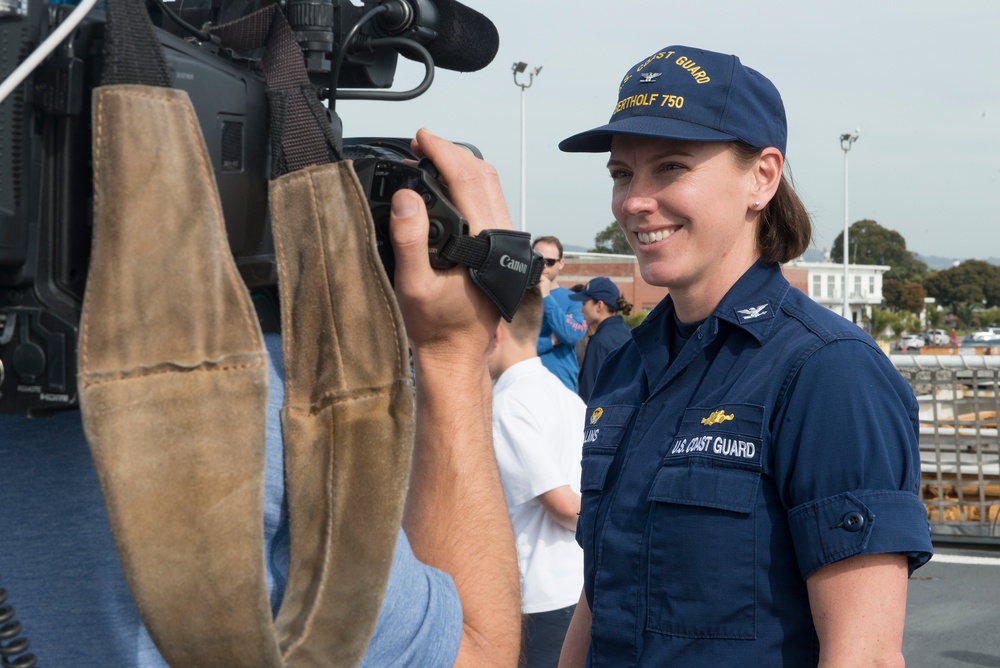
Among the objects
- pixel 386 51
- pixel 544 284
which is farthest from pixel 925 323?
pixel 386 51

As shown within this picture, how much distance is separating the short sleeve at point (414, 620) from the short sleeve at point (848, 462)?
902 mm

- DO THIS
Please repeat the rows above word for word, leaving out the pictures.

- REPLY
Among the objects
- pixel 386 51
- pixel 544 284
which is farthest from pixel 925 323?
pixel 386 51

As shown within this picture, how much distance is separating the short sleeve at point (414, 620) from the short sleeve at point (848, 462)?
902 mm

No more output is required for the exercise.